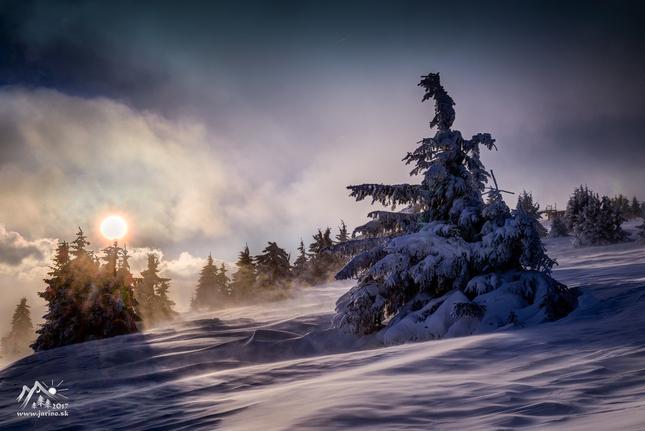 mrazivý podvečer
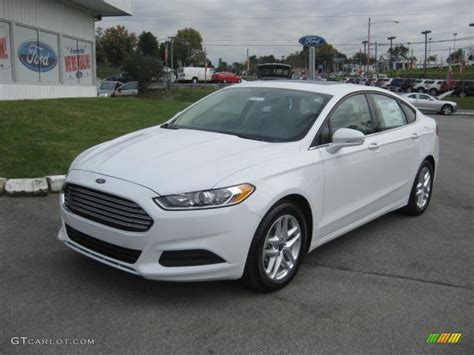 Ford Fusion 2013 Se by Oxford White 2013 Ford Fusion Se Exterior Photo 72150603
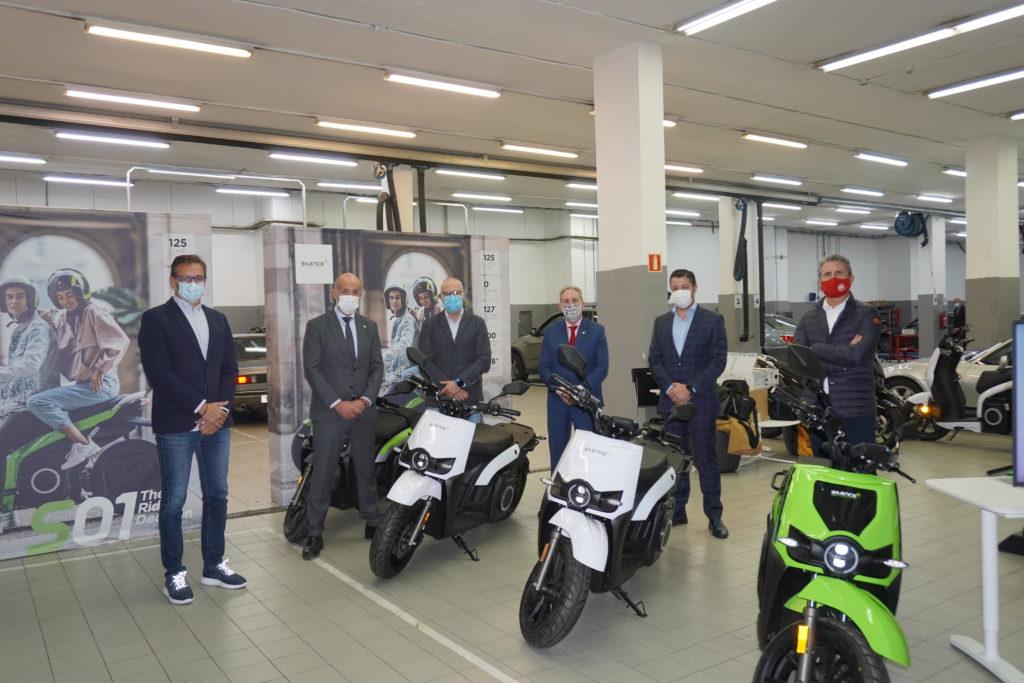 SILENCE inaugura su primer concesionario de motos eléctricas en Euskadi 1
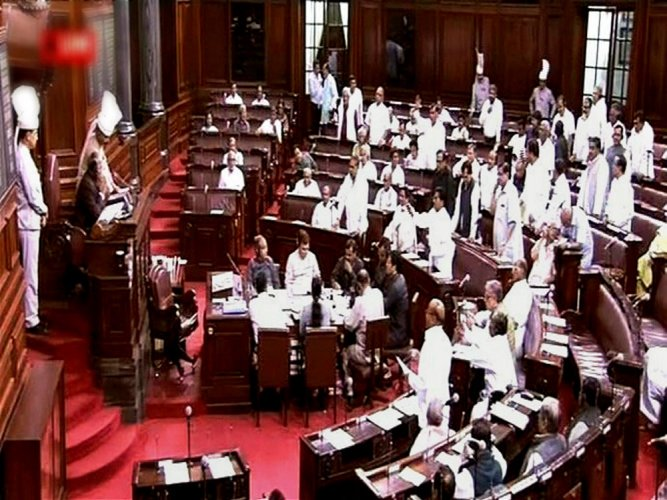 Cong MPs disrupt RS proceedings over PM's remarks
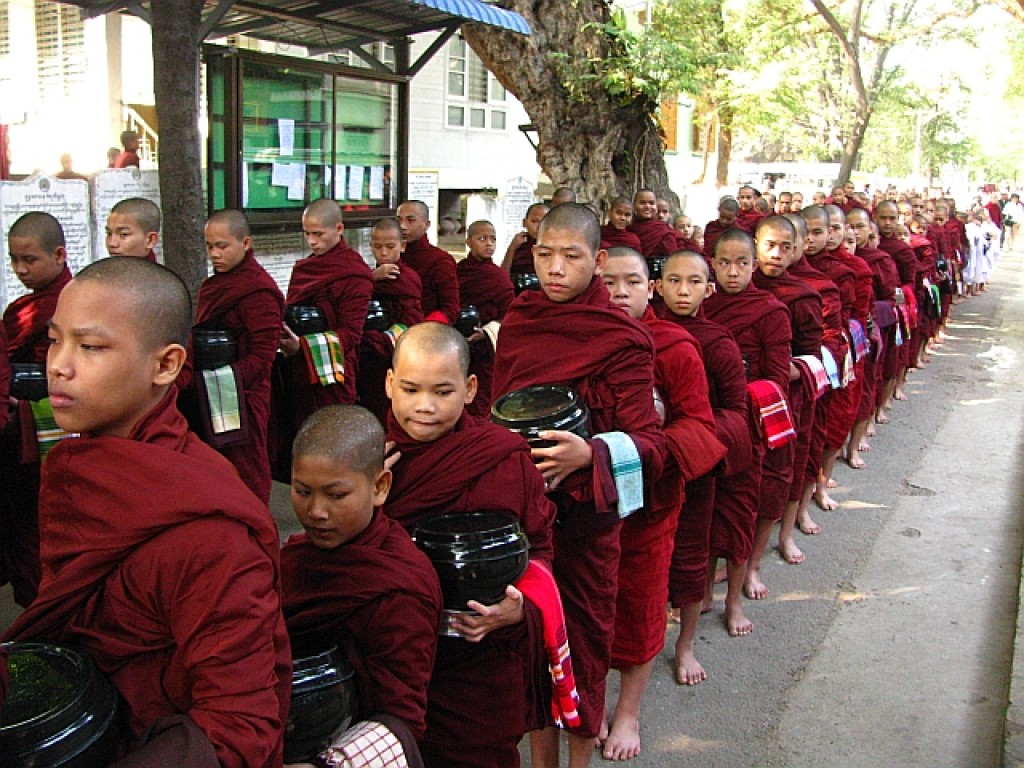 Zdjęcia: Amarapura, okolice Mandalay, posiłek mnichów, MYANMAR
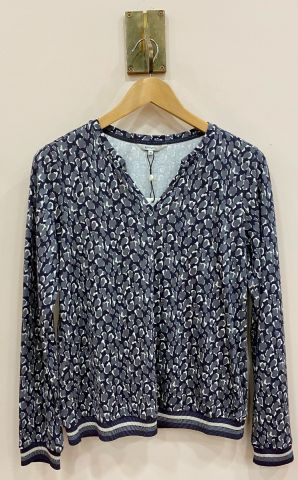 All over print top with ribbed trim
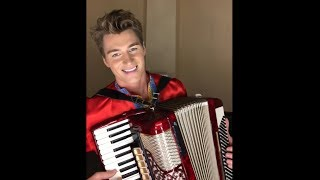 Alexand39s Sparrow Russian Style Accordion Version Of Chris Isaak - Wicked Game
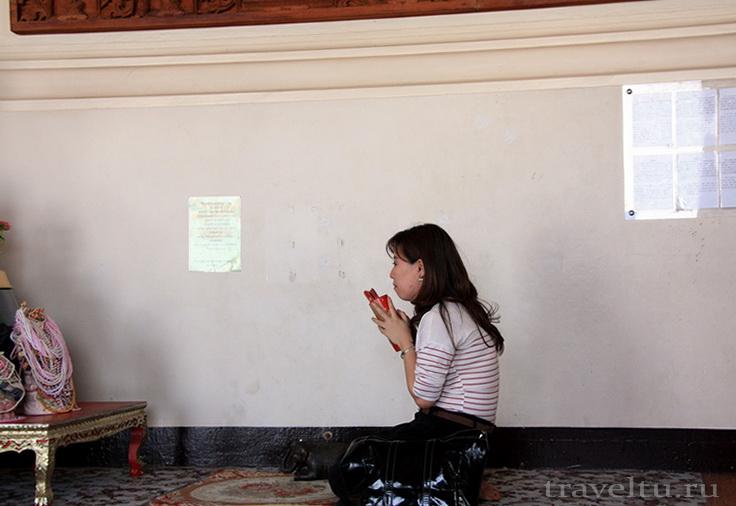 Храм Ват Сакет. Бангкок. Молитва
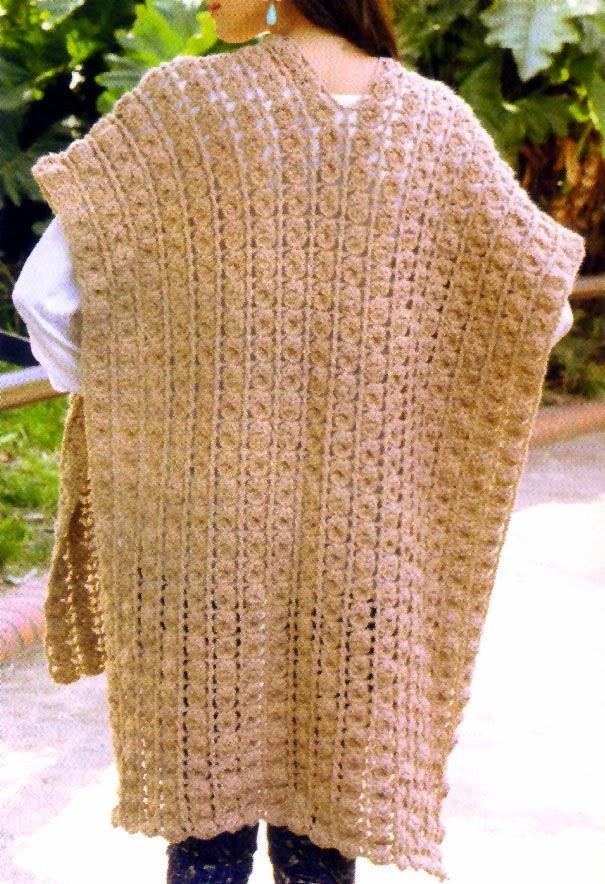 poncho chic tejido en crochet (espalda)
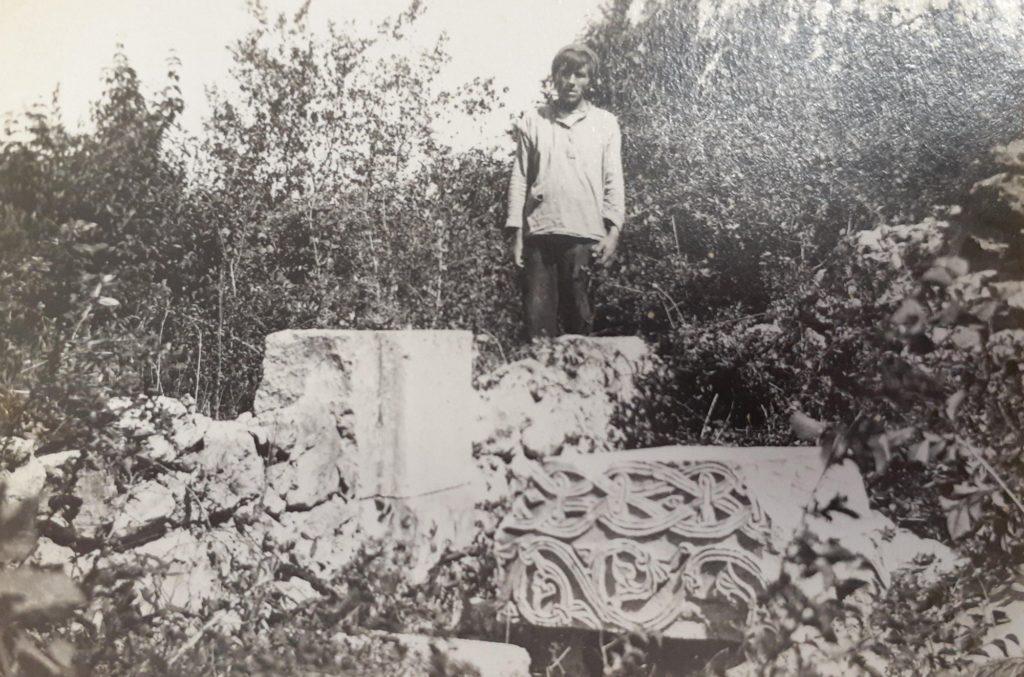 Храм св. Троицы в Керменчике. Резная деталь.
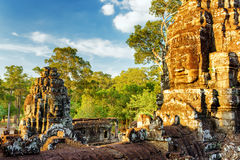 Riesiges Steingesicht von Bayon-Tempel in Angkor Thom, Kambodscha Stockbilder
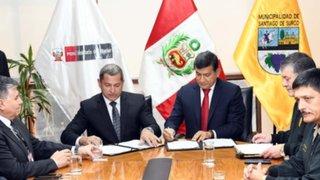 Surco y Mininter firman convenio para prestación de servicios policiales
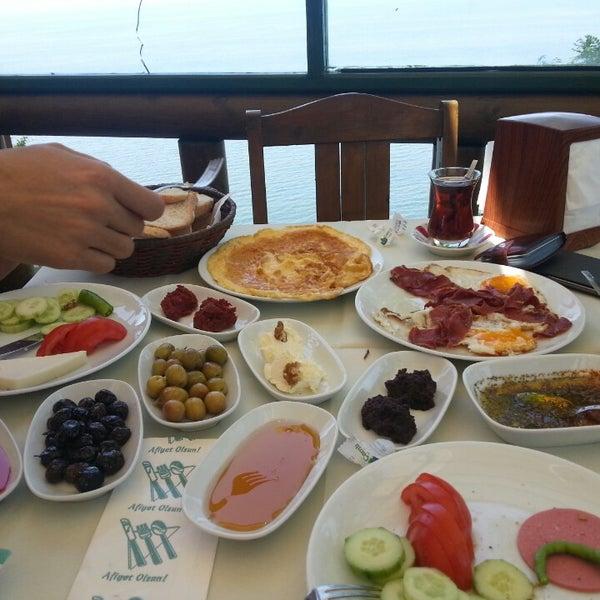 5/19/2013 tarihinde Serkan A.ziyaretçi tarafından Çamlı Kahve'de çekilen fotoğraf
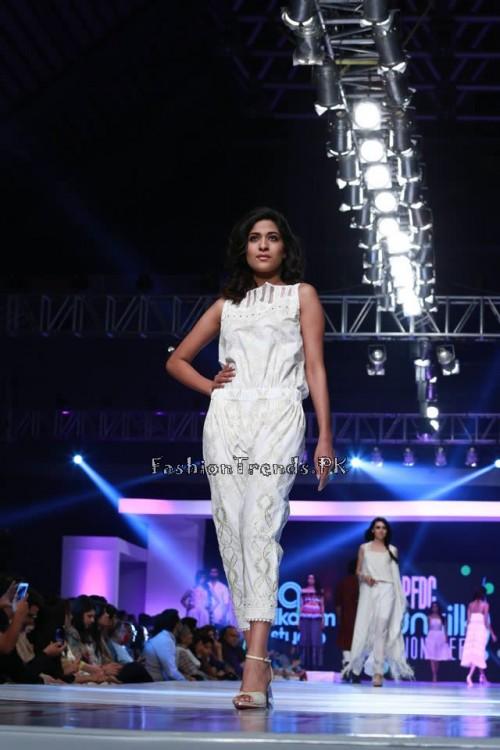 Alkaram 'Savoir Vivre' Collection at PFDC Sunsilk Fashion Week 2015 (13)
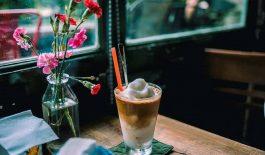 Cà phê cốt dừa được tạo ra nhờ công thức pha chế đặc biệt đã trở thành xu hướng đồ uống giới trẻ hiện nay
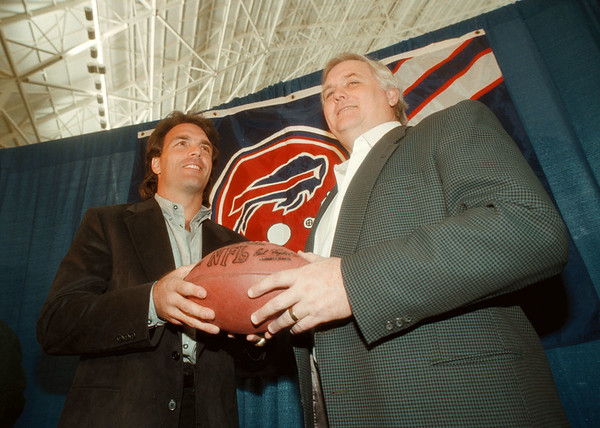 97/01/20 Doug Flutie - James Neiss Photo - Buffalo Bills Head Coach Wade Phillips introduces Doug Flutie as the new Bills QB.
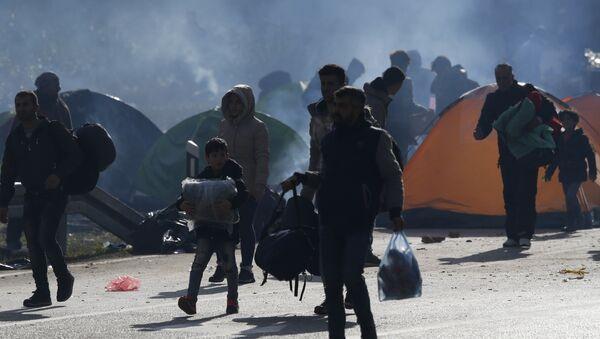 Мигранти на граници БиХ и Хрватске у неуспелом покушају да се домогну ЕУ - Sputnik Србија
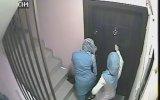 Apartman Kamerasına Yakalanan Türbanlı Hırsızlar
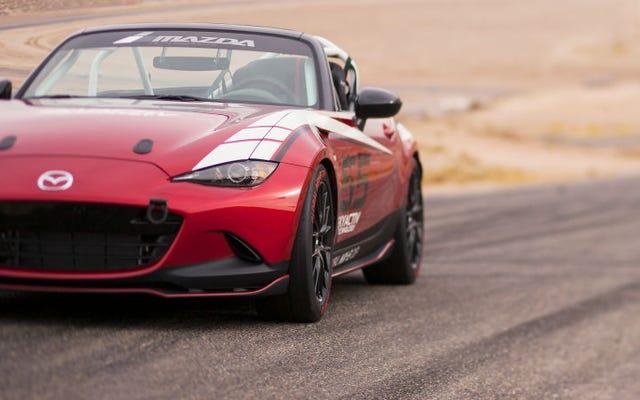 2016年のグローバルマツダMX-5カップレースカーの費用は次のとおりです
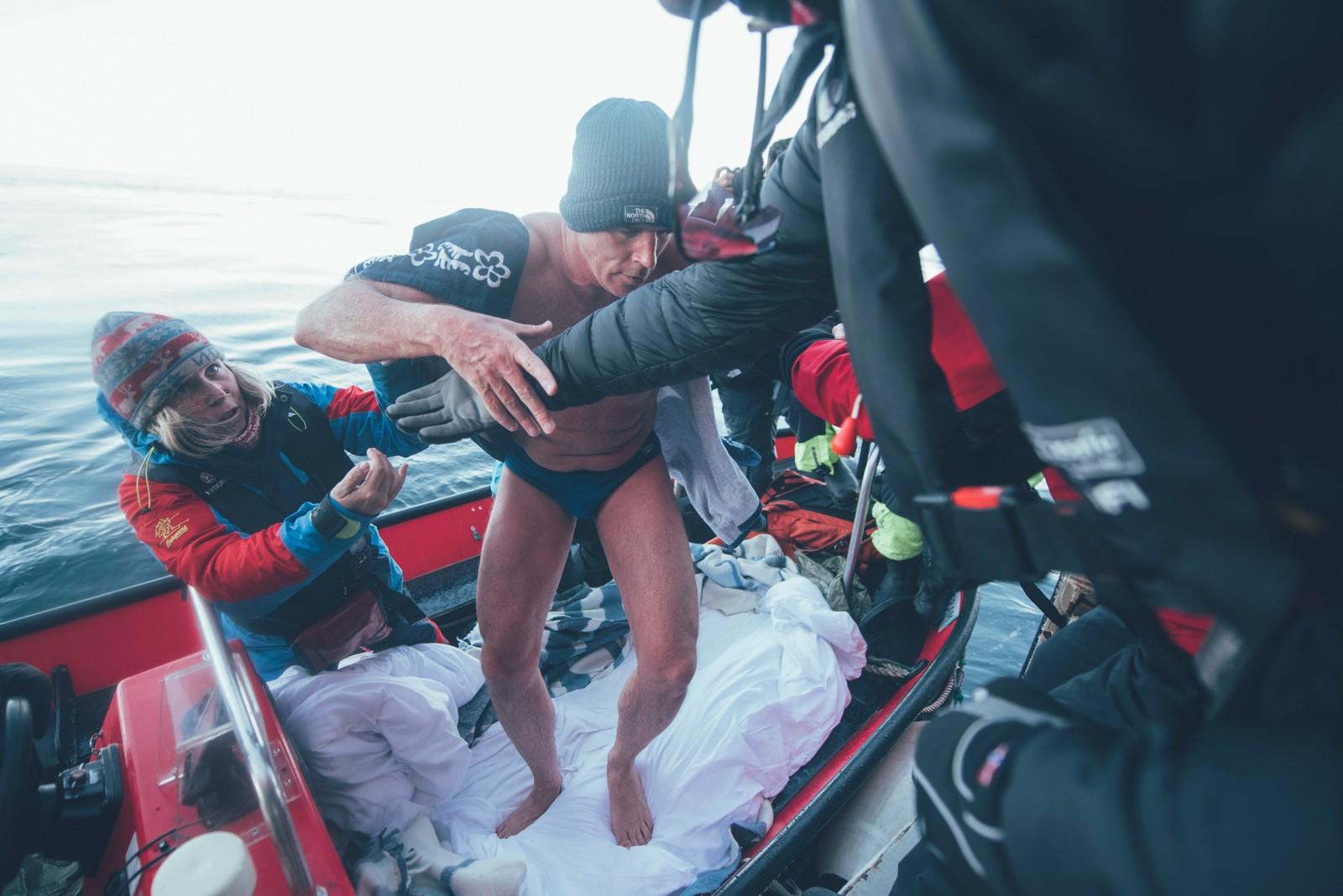 Lewis Pugh var rimelig kald da han gikk fra følgebåpten om bord i skipet som skulle frakte han tilbake til Longyearbyen.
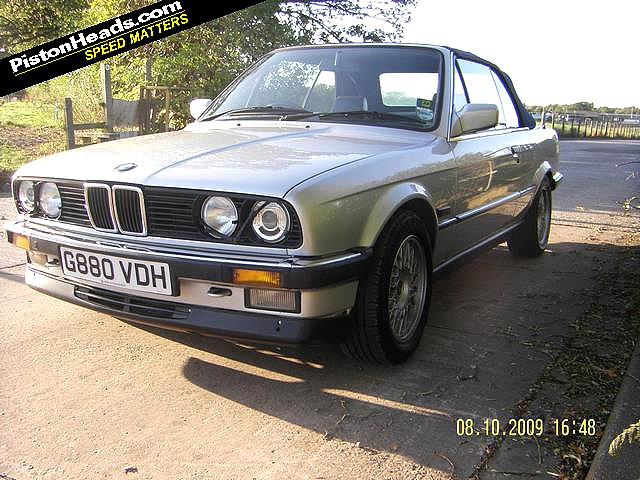 e30 325i convertible, in silver with dark blue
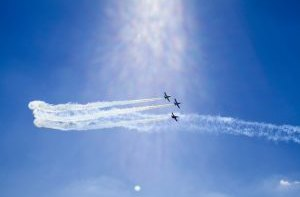 Piloti aerolinek Pobeda namalovali na nebi obří penis. Jako podporu Dzjubovi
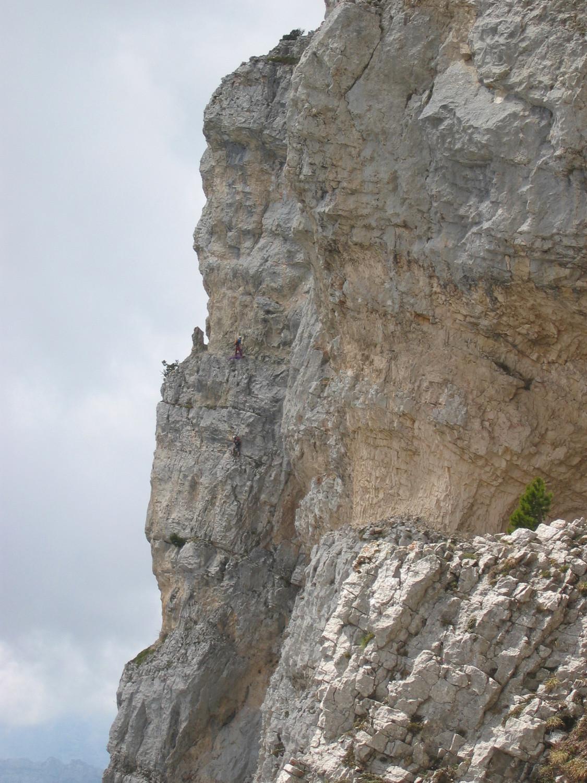 Une cordée dans L4 du Pilier gris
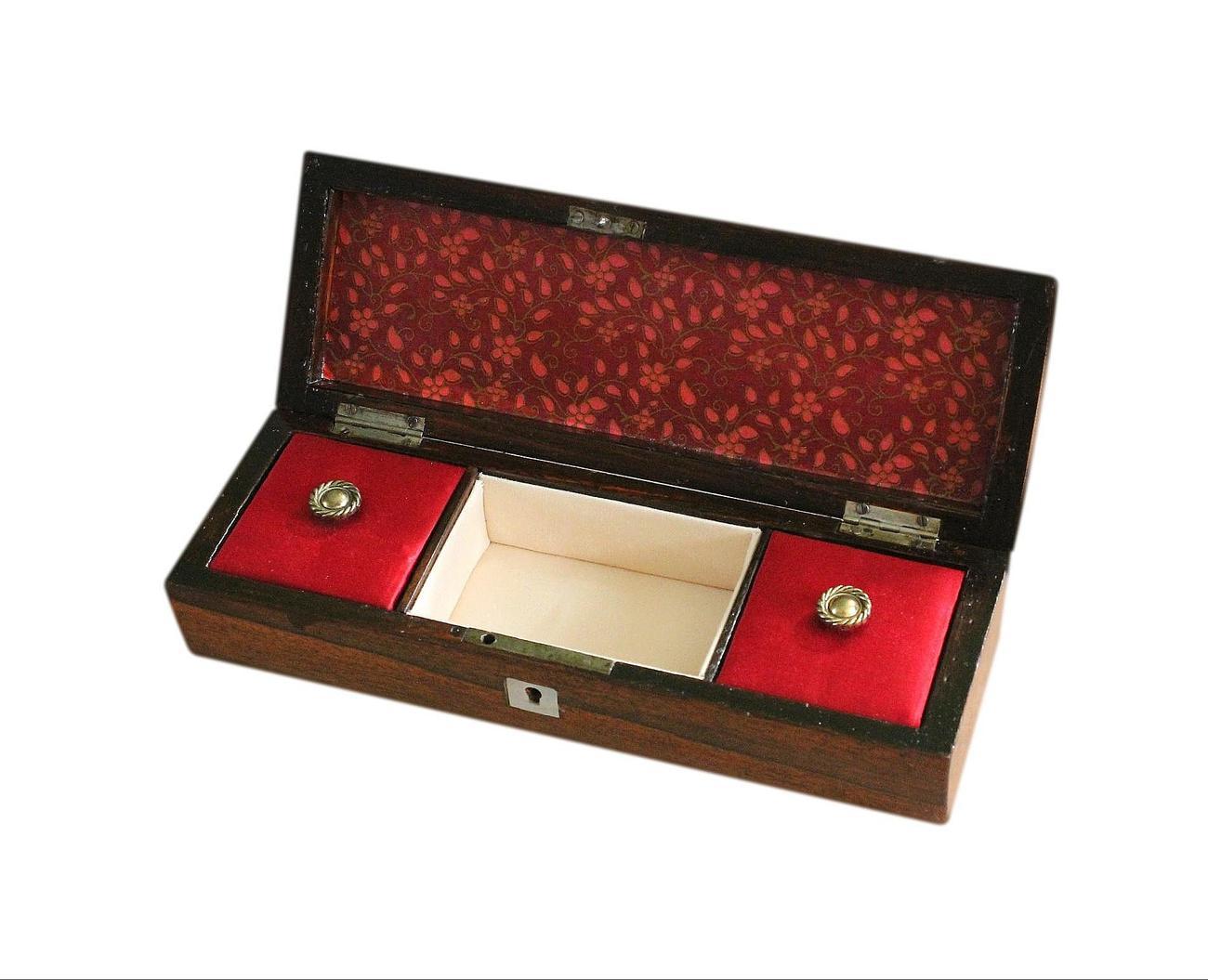 Small_antique_jewellery_box_steel_handle_5.jpg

Task objective. Your answer must be an exact copy of the records above, with no pictures included.

Solved exercise.
 mrazivý podvečer
 Ford Fusion 2013 Se by Oxford White 2013 Ford Fusion Se Exterior Photo 72150603
 SILENCE inaugura su primer concesionario de motos eléctricas en Euskadi 1
 Cong MPs disrupt RS proceedings over PM's remarks
 Zdjęcia: Amarapura, okolice Mandalay, posiłek mnichów, MYANMAR
 All over print top with ribbed trim
 Alexand39s Sparrow Russian Style Accordion Version Of Chris Isaak - Wicked Game
 Храм Ват Сакет. Бангкок. Молитва
 poncho chic tejido en crochet (espalda)
 Храм св. Троицы в Керменчике. Резная деталь.
 Riesiges Steingesicht von Bayon-Tempel in Angkor Thom, Kambodscha Stockbilder
 Surco y Mininter firman convenio para prestación de servicios policiales
 5/19/2013 tarihinde Serkan A.ziyaretçi tarafından Çamlı Kahve'de çekilen fotoğraf
 Alkaram 'Savoir Vivre' Collection at PFDC Sunsilk Fashion Week 2015 (13)
 Cà phê cốt dừa được tạo ra nhờ công thức pha chế đặc biệt đã trở thành xu hướng đồ uống giới trẻ hiện nay
 97/01/20 Doug Flutie - James Neiss Photo - Buffalo Bills Head Coach Wade Phillips introduces Doug Flutie as the new Bills QB.
 Мигранти на граници БиХ и Хрватске у неуспелом покушају да се домогну ЕУ - Sputnik Србија
 Apartman Kamerasına Yakalanan Türbanlı Hırsızlar
 2016年のグローバルマツダMX-5カップレースカーの費用は次のとおりです
 Lewis Pugh var rimelig kald da han gikk fra følgebåpten om bord i skipet som skulle frakte han tilbake til Longyearbyen.
 e30 325i convertible, in silver with dark blue
 Piloti aerolinek Pobeda namalovali na nebi obří penis. Jako podporu Dzjubovi
 Une cordée dans L4 du Pilier gris
 Small_antique_jewellery_box_steel_handle_5.jpg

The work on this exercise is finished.